Les
Indiens, mieux que tout autre peuple, les Arabes exceptés, entendent
les liens de l’hospitalité, cette vertu des nomades ignorée dans
les villes, où elle est, à la honte des peuples civilisés,
remplacée par un froid égoïsme et une méfiance honteuse.
(Gustave
Aimard, L’éclaireur,
in Les Trappeurs de l’Arkansas et autres romans de
l’ouest, Laffont, 2001)
Qui
a dit que les romanciers populaires du XIXe siècle véhiculaient un
racisme primaire, y compris Jules Verne ? En tout cas, Gustave
Aimard, connu pour ses nombreux westerns, échappe souvent à cette
règle ; dans un autre de ses livres, on trouve : "vous
seriez stupéfait de la finesse et de l'intelligence raffinée de ces
Indiens que vous nommez dédaigneusement des sauvages, parce qu'ils
ne veulent pas accepter votre civilisation et préfèrent la leur"
(Les
bandits de l'Arizona,
même
édition).
Je
pensais à lui en lisant Le
facteur humain,
de notre ami cycliste Vincent Berthelot et dans son livre, on trouve
les réflexions suivantes que n’aurait pas désavoué le bon
Gustave Aimard, trop peu réédité aujourd’hui : "Déjà
au XVIIIe siècle, les encyclopédistes Diderot et d’Alembert
observaient le déclin de l’hospitalisé en Europe « voyageante
et commerçante. […] L’esprit de commerce, en unifiant toutes les
nations, a rompu la chaîne de bienfaisance des particuliers ».
Aujourd’hui, nous continuons à transformer en or cette
hospitalité.
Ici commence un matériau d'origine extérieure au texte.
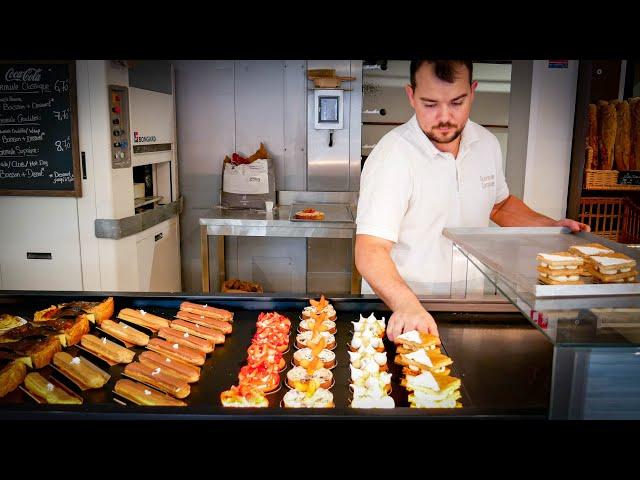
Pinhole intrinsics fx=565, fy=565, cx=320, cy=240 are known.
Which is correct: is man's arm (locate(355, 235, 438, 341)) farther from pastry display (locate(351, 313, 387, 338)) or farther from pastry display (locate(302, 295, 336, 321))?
pastry display (locate(302, 295, 336, 321))

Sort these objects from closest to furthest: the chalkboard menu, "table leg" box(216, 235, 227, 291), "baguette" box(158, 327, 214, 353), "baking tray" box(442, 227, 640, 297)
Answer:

Nous la monnayons auprès de nos hôtes de passage"
ou bien "Avec
la fin de la gratuité, c’est la fin du voyage. Avec la
monétisation de nos rencontres, nous cherchons la sécurité. Nous y
avons perdu et l’aventure et la rencontre".
Le
moment venu de la retraite, Vincent Berthelot, qui a
préparé
le terrain auparavant, se lance dans une folle équipée à vélo
couché a travers la France : "Je savais que je voyagerais.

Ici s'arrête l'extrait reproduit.